Sin embargo, las reacciones tras la votación parlamentaria han ido mucho más allá del texto formal. Abir Al-Sahlani celebró el resultado afirmando que «la salud sexual y reproductiva es un derecho humano básico» y que la UE ha demostrado por fin reconocerlo como tal. Esa afirmación es, como mínimo, discutible: el aborto no está reconocido como derecho humano básico en ningún Tratado Europeo ni en el Derecho Internacional vigente, aunque países como Francia, lo hayan reconocido en su Constitución en 2024.
Precisamente esta distancia entre el texto aprobado y el discurso político posterior es lo que ha hecho saltar las alarmas en varios sectores, pues la iniciativa no parece acabar ahí, sino más bien parece un primer paso estratégico: obtener primero la financiación; después, el reconocimiento como derecho.
El aborto como derecho europeo
El calendario refuerza esa sospecha. La Comisión Europea tiene hasta marzo de 2026 para comunicar si planea adoptar alguna medida -legislativa o no- en respuesta a la iniciativa y justificar su decisión. Aunque formalmente no está obligada a legislar, el contexto político apunta a que la presión irá en la dirección de consolidar el aborto como un derecho fundamental europeo, algo que supondría un choque directo con la soberanía legislativa de varios Estados miembros. Antes de esa fecha, queda pendiente el debate plenario, que previsiblemente elevará el tono político de la discusión.
El equipo parlamentario que impulsa 'Mi voz, mi decisión' tampoco parece casual. Junto a Al-Sahlani (Renew, grupo político europeo fuertemente ligado a la influencia de Macron), la shadow rapporteur es Alice Kuhnke, eurodiputada sueca de Los Verdes. A ellas se suman Cecilia Strada (socialista italiana), Arba Kokalari (popular sueca), Benedetta Scuderi (Verdes, Italia) y Per Clausen (The Left, Dinamarca).
La composición del grupo parece diseñada para enviar un mensaje político muy concreto: tres eurodiputados suecos de familias políticas distintas (liberales, populares y verdes) para mostrar consenso transversal; dos italianas, en un momento en que Italia mantiene una fuerte batalla interna sobre esta cuestión; y un representante de la izquierda radical que no presenta objeciones ideológicas al avance del proyecto. El respaldo desde la Comisión llega de la mano de Hadja Lahbib, comisaria belga de Igualdad, pieza clave para que la iniciativa no quede en un mero gesto simbólico.
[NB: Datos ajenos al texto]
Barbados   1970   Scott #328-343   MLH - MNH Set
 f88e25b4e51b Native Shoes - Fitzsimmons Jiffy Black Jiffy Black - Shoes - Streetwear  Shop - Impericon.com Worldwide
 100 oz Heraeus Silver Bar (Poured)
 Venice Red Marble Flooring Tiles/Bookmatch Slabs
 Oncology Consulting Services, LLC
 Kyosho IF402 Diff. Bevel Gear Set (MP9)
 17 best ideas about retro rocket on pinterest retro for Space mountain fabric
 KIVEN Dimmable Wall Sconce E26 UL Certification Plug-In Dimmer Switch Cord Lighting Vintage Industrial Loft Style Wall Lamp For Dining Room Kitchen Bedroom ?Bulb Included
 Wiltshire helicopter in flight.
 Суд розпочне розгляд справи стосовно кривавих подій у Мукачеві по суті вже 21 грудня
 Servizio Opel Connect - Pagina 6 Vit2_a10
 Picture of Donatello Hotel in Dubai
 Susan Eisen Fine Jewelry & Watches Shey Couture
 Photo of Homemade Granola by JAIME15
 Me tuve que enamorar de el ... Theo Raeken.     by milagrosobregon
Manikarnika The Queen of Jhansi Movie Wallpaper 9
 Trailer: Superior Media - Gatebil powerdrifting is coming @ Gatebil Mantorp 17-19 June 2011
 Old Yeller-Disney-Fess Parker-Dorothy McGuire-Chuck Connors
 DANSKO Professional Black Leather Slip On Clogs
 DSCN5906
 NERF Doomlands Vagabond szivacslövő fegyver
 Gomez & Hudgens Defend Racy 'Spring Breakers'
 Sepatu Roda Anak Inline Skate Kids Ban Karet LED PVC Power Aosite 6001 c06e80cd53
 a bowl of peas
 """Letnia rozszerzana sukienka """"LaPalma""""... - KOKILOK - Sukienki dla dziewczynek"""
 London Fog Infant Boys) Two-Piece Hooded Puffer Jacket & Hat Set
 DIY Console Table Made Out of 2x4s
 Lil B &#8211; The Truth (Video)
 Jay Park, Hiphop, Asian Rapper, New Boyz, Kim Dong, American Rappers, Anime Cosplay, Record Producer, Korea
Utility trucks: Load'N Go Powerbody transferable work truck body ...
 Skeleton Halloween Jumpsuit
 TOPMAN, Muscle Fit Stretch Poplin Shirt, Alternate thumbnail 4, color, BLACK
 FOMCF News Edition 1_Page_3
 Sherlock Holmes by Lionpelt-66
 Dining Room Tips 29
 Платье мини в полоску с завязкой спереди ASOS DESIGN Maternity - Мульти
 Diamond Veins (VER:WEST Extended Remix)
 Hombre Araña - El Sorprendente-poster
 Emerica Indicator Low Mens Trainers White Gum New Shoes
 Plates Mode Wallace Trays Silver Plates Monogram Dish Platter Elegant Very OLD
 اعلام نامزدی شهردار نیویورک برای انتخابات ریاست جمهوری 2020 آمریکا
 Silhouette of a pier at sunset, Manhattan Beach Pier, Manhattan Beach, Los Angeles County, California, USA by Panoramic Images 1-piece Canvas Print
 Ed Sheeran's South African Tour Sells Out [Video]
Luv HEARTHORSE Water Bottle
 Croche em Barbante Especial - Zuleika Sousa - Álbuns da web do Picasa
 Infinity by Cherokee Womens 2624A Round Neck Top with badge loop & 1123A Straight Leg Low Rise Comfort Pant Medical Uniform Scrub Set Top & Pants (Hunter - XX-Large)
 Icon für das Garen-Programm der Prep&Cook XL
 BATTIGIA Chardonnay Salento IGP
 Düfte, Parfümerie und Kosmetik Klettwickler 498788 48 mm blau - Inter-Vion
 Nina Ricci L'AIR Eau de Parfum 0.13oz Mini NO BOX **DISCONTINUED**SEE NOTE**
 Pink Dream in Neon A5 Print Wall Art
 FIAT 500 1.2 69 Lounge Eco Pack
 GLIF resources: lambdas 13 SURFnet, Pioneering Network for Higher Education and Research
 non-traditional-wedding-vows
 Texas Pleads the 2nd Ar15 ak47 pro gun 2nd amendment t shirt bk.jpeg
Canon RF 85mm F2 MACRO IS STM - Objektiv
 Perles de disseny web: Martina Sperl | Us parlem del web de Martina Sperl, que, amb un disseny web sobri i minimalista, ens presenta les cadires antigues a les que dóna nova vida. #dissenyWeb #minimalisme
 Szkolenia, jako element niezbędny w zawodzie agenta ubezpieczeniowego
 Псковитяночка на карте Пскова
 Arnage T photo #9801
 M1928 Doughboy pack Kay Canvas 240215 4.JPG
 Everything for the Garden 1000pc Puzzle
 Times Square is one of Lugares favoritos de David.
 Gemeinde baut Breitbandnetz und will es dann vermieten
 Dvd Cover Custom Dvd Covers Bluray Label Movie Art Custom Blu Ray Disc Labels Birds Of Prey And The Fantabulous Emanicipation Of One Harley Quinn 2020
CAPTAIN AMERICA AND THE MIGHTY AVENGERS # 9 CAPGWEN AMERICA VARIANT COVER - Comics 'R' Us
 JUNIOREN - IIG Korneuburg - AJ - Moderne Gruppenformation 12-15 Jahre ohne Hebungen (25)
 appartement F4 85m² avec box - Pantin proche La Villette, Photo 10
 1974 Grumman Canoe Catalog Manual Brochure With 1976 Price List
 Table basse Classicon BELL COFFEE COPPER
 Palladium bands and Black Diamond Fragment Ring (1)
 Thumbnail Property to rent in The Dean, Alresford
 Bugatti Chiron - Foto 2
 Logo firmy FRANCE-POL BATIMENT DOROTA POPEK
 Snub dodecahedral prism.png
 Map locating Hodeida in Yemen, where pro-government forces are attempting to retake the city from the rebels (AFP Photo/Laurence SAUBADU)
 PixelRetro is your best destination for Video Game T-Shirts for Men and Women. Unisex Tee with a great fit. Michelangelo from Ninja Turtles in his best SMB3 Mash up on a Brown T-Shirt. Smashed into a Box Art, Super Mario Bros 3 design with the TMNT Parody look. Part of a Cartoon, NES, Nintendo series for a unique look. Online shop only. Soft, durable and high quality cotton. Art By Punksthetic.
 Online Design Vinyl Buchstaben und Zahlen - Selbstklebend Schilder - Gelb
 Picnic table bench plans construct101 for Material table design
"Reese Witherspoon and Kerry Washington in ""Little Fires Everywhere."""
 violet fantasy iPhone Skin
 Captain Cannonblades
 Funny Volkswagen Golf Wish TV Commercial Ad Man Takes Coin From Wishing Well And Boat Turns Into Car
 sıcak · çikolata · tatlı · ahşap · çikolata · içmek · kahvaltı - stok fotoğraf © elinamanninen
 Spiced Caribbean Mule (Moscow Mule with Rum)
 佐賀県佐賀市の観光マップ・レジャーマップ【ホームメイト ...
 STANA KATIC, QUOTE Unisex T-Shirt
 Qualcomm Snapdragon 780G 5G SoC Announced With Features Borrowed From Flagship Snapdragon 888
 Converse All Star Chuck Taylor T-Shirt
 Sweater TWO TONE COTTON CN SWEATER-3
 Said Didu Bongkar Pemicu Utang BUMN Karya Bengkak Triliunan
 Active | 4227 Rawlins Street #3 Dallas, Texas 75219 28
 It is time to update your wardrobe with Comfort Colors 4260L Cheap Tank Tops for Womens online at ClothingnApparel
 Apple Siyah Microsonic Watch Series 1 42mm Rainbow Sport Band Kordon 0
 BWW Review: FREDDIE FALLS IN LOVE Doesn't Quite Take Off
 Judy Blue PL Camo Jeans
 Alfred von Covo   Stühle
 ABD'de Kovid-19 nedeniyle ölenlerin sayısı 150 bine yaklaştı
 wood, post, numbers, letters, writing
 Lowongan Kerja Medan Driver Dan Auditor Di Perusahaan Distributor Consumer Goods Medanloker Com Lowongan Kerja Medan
La Iniciativa Ciudadana Europea
La Iniciativa Ciudadana Europea (ICE) nació como un instrumento de participación democrática. Sin embargo, el recorrido de 'Mi voz, mi decisión' muestra cómo puede convertirse en palanca política para redefinir derechos fundamentales sin reforma de los tratados, contando con las bendiciones explicitas de Comisión y Parlamento. Mientras el debate se presenta como una cuestión de acceso, financiación y cooperación voluntaria, el objetivo declarado por algunos de sus impulsores parece ser que el aborto deje de ser una competencia nacional para convertirse en un derecho exigible en toda la Unión.
Junto a este paso, será decisivo el debate sobre los derechos. Bien por la vía del derecho a la salud (en su vertiente sexual y reproductiva), o bien por la vía del derecho a la integridad física (de la mujer), el aborto parece haber encontrado su puerta de entrada a la Carta de Derechos Fundamentales de la UE. Y este debate no se resolverá sin un profundo conflicto político y jurídico en Europa.